Auf dieses ungeschriebene gesetzliche Verbot darf der Arbeitgeber jederzeit hinweisen. Dies ist sogar geboten, wenn dazu Unsicherheiten bei den Mitarbeitern herrschen sollten. Allerdings liegen Geschenke von vergleichsweise geringem Wert, wie etwa Werbekugelschreiber, typischerweise unterhalb der gesetzlichen Verbotsschwelle.

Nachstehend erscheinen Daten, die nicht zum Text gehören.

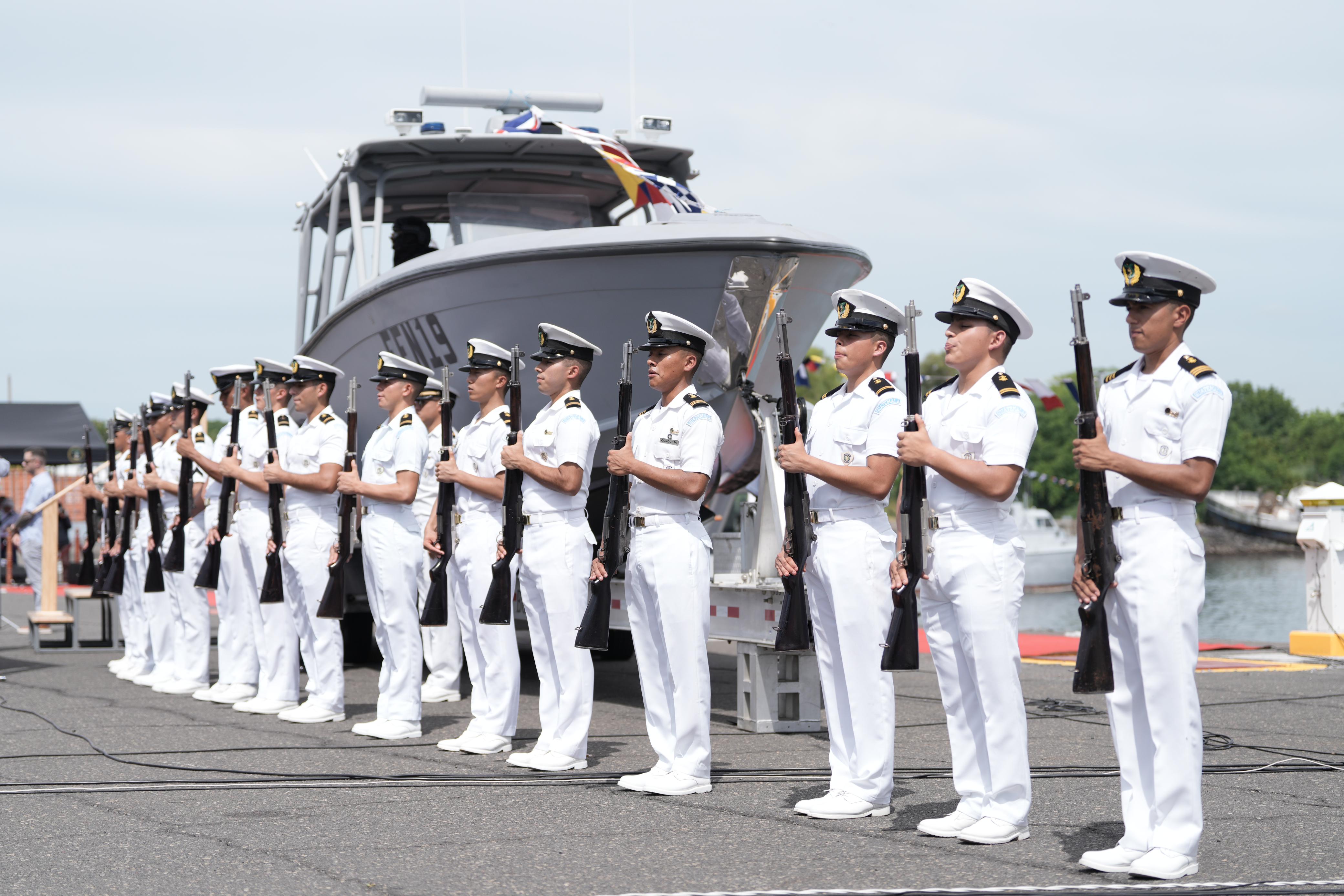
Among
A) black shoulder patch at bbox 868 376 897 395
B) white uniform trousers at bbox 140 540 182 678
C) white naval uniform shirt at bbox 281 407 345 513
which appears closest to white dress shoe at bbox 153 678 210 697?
white uniform trousers at bbox 140 540 182 678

Will der Arbeitgeber dennoch vorsorglich strenge und allgemeinverbindliche Regelungen schaffen oder wie hier sogar eine "Null-Toleranz"-Regelung einführen, schafft er eigene Regeln und muss daher weitergehende Anforderungen beachten. So ist in Betrieben mit Betriebsrat eine solche weitergehende Verbotsregelung nur verbindlich, wenn der Betriebsrat zustimmt.

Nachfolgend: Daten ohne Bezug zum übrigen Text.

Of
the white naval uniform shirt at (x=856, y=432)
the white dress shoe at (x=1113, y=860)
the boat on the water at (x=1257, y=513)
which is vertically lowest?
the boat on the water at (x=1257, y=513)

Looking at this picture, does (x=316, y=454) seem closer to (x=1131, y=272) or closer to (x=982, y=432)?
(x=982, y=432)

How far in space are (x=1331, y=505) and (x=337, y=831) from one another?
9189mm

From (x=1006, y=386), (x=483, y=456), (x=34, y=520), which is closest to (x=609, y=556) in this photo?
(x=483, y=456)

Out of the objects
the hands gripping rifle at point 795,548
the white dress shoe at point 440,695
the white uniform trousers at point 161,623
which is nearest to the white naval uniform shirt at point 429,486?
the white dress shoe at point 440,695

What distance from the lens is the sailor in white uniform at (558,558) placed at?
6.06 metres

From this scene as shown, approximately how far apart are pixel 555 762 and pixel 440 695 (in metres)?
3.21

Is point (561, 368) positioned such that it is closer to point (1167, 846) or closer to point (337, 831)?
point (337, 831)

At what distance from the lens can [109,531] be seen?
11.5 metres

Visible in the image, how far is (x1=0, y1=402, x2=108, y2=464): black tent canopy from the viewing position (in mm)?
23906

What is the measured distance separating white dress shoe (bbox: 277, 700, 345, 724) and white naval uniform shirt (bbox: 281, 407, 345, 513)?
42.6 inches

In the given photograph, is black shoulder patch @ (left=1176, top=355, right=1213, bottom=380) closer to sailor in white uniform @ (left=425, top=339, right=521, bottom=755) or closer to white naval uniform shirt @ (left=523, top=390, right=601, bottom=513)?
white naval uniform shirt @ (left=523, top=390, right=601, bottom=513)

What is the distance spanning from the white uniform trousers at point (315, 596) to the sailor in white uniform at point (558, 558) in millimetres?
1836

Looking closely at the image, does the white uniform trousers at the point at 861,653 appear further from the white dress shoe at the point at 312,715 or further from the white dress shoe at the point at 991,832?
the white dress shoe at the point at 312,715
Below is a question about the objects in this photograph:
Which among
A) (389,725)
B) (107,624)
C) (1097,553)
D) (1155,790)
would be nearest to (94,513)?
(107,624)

Außerdem ist zu prüfen, ob die Regelungen nicht unzulässig in die private Lebensgestaltung der Arbeitnehmer eingreifen. Dies ist allerdings nicht der Fall, wenn das Geschenk allein oder überwiegend aufgrund der dienstlichen Funktion angeboten wird. Dies gilt auch für Einladungen und auch, wenn es um Kontakte außerhalb der Arbeitszeiten geht. Anders wäre es allenfalls und ausnahmsweise, wenn es unabhängig von der dienstlichen Beziehung eine private Beziehung gibt, die Grund für eine Einladung oder ein Geschenk ist, etwa bei Verwandtschaft. Dritten fällt es aber sehr schwer, diese beiden Sphären zu trennen, so dass im Zweifel erst recht Zurückhaltung geboten ist.

Verkündet der Arbeitgeber ein Verbot, Geschenke anzunehmen, sollte es dazu auch eine Regelung für zugesandte Geschenke geben. Oftmals ist dazu eine betriebsinterne Sammlung und Versteigerung zugunsten karitativer Zwecke oder eine Verlosung vorgesehen.